Partnership will advance digital health solutions for transitional care
DETROIT -- Henry Ford Innovations – a venture development business unit of the Henry Ford Health System – today announced it will partner with the Quality of Life Technology (QoLT) Center – a National Science Foundation sponsored Engineering Research Center based at Carnegie Mellon University and the University of Pittsburgh – to develop new digital health solutions that aim to improve patient outcomes and the art of transitional care post-discharge.

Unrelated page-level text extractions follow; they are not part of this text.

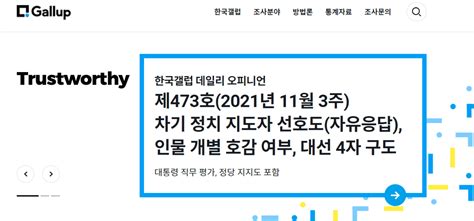 Gallup

한국갤럽 조사분야 방법론 통계자료 조사문의

Trustworthy

한국갤럽 데일리 오피니언

제473호(2021년 11월 3주) 차기 정치 지도자 선호도(자유응답), 인물 개별 호감 여부, 대선 4자 구도

대통령 직무 평가, 정당 지지도 포함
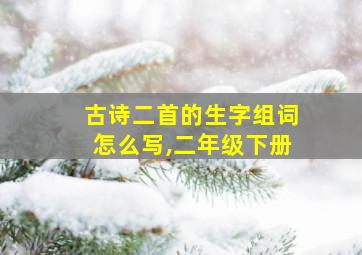 古诗二首的生字组词
怎么写,二年级下册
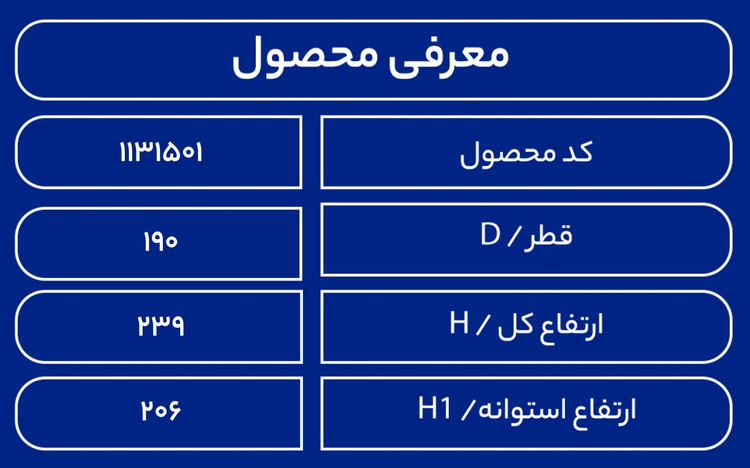 معرفی محصول

| کد محصول | ۱۱۳۱۵۰۱ |
|---|---|
| قطر / D | ۱۹۰ |
| ارتفاع کل / H | ۲۳۹ |
| ارتفاع استوانه / H1 | ۲۰۶ |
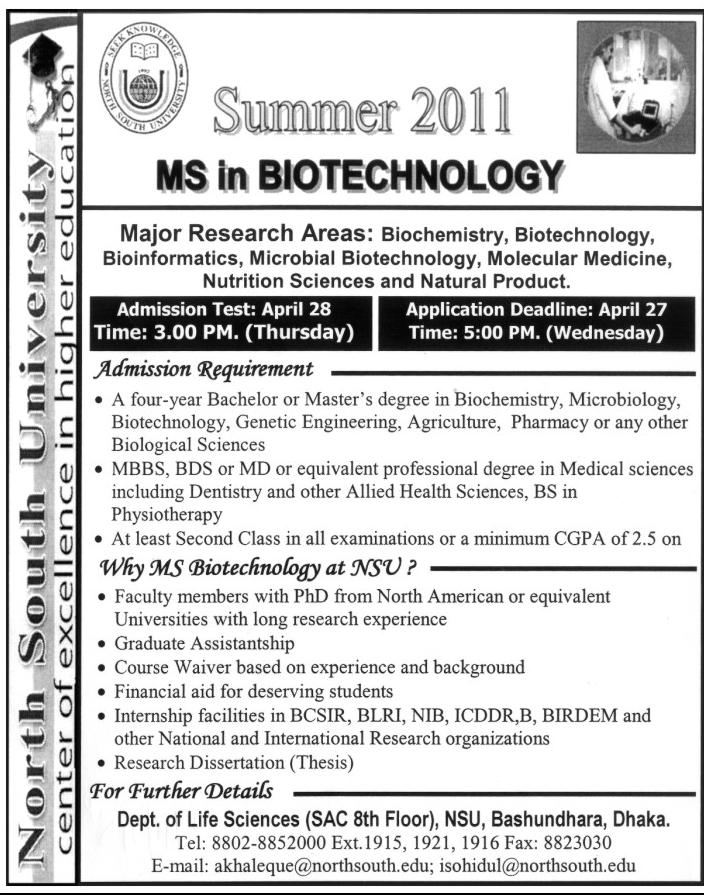 North South University
center of excellence in higher education

SEEK KNOWLEDGE
NORTH SOUTH UNIVERSITY
1992

Summer 2011
MS in BIOTECHNOLOGY

Major Research Areas: Biochemistry, Biotechnology, Bioinformatics, Microbial Biotechnology, Molecular Medicine, Nutrition Sciences and Natural Product.

Admission Test: April 28
Time: 3.00 PM. (Thursday)

Application Deadline: April 27
Time: 5:00 PM. (Wednesday)

Admission Requirement

• A four-year Bachelor or Master's degree in Biochemistry, Microbiology, Biotechnology, Genetic Engineering, Agriculture, Pharmacy or any other Biological Sciences
• MBBS, BDS or MD or equivalent professional degree in Medical sciences including Dentistry and other Allied Health Sciences, BS in Physiotherapy
• At least Second Class in all examinations or a minimum CGPA of 2.5 on

Why MS Biotechnology at NSU ?

• Faculty members with PhD from North American or equivalent Universities with long research experience
• Graduate Assistantship
• Course Waiver based on experience and background
• Financial aid for deserving students
• Internship facilities in BCSIR, BLRI, NIB, ICDDR,B, BIRDEM and other National and International Research organizations
• Research Dissertation (Thesis)

For Further Details

Dept. of Life Sciences (SAC 8th Floor), NSU, Bashundhara, Dhaka.
Tel: 8802-8852000 Ext.1915, 1921, 1916 Fax: 8823030
E-mail: akhaleque@northsouth.edu; isohidul@northsouth.edu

The formal partnership marks an investment in the QoLT Consortium – a disruptive health care innovation ecosystem that unites leading organizations in support of intelligent systems design for addressing the world’s most urgent challenges in aging and disability.
“We are excited to be working with Carnegie Mellon University towards the next generation of digital health solutions,” said Mark Coticchia, Vice President and Chief Innovation Officer of Henry Ford Health System. “This relationship with the Quality of Life Technology Center is a cornerstone of Henry Ford’s digital health strategy, and will provide a new set of talent, resources and ideas to craft solutions for pressing health care problems.”
Quality of Life Technology (QoLT) is an emerging engineering discipline focused on research in assistive robotics and other human-computer symbiotic systems that can support people in everyday living. Example QoLTs include personal robots that serve people at home, computerized coaches for rehabilitation and support in daily functional tasks, and a range of technologies that either extend or enhance the care of professional and informal caregivers.
“Henry Ford is one of the nation’s most progressive health systems,” said Jim Osborn, Executive Director of the QoLT Center. “Their administration and clinicians recognize the imperative and the opportunity to improve health care efficiency and quality through technology. Together we will pioneer solutions that could benefit thousands of people.”
A Centers for Disease Control study found that more than 47 million adults (or 22 percent of U.S. adults) reported a disability. The most common cause of disability was arthritis or rheumatism followed by back or spine problems and heart trouble. Of those reporting a disability, the most common reported limitations were difficulty climbing a flight of stairs and walking 3 city blocks.
The patient discharge period may mark a critical intervention point for limiting the onset of disability.
A portion of funding from the partnership is earmarked for a year-long, 3-phase Rapid Prototyping project course under the direction of QoLT Center Director, Daniel P. Siewiorek, and Virtual Coaching Testbed Systems Lead, Asim Smailagic. For progressive problem-solving, the project will employ a team of the nation’s most advanced graduate-level students with expertise in fields ranging from computer science, machine learning, rehabilitation science, and assistive technology. Henry Ford Innovations is the first major health care provider to formally support the QoLT Consortium’s refined industry ecosystem model. The partnership entails Master Membership in the group with full collaboration benefits and technology transfer privileges.
About Henry Ford Innovations
Henry Ford Innovations aligns the Henry Ford Health System’s intellectual and clinical assets with best practices in technology commercialization, venture funding, product development, and corporate partnerships. Its mission is to translate leading edge discoveries for clinical uses in the rapidly changing world of technology and consumer-impacted healthcare. Through clinical activities and interaction with a growing array of corporate and institutional affiliates across the globe, Henry Ford Innovations addresses challenging health care problems to create solutions and bring them to market.
About the Quality of Life Technology Center
The Quality of Life Technology Center (QoLT) is a National Science Foundation Engineering Research Center focused on the development of intelligent systems that enable older adults and people with disabilities to live more independently. The QoLT Center addresses the needs and activities of everyday living by prototyping personal assistive robots, cognitive and behavioral coaches, human awareness and driver assistance technologies. QoLT research is rooted in human-system interaction and observes the social and clinical factors for deployment and adoption. In addition, educational programs, commercialization initiatives and unique partnership opportunities are offered. The center is jointly run by Carnegie Mellon University and the University of Pittsburgh.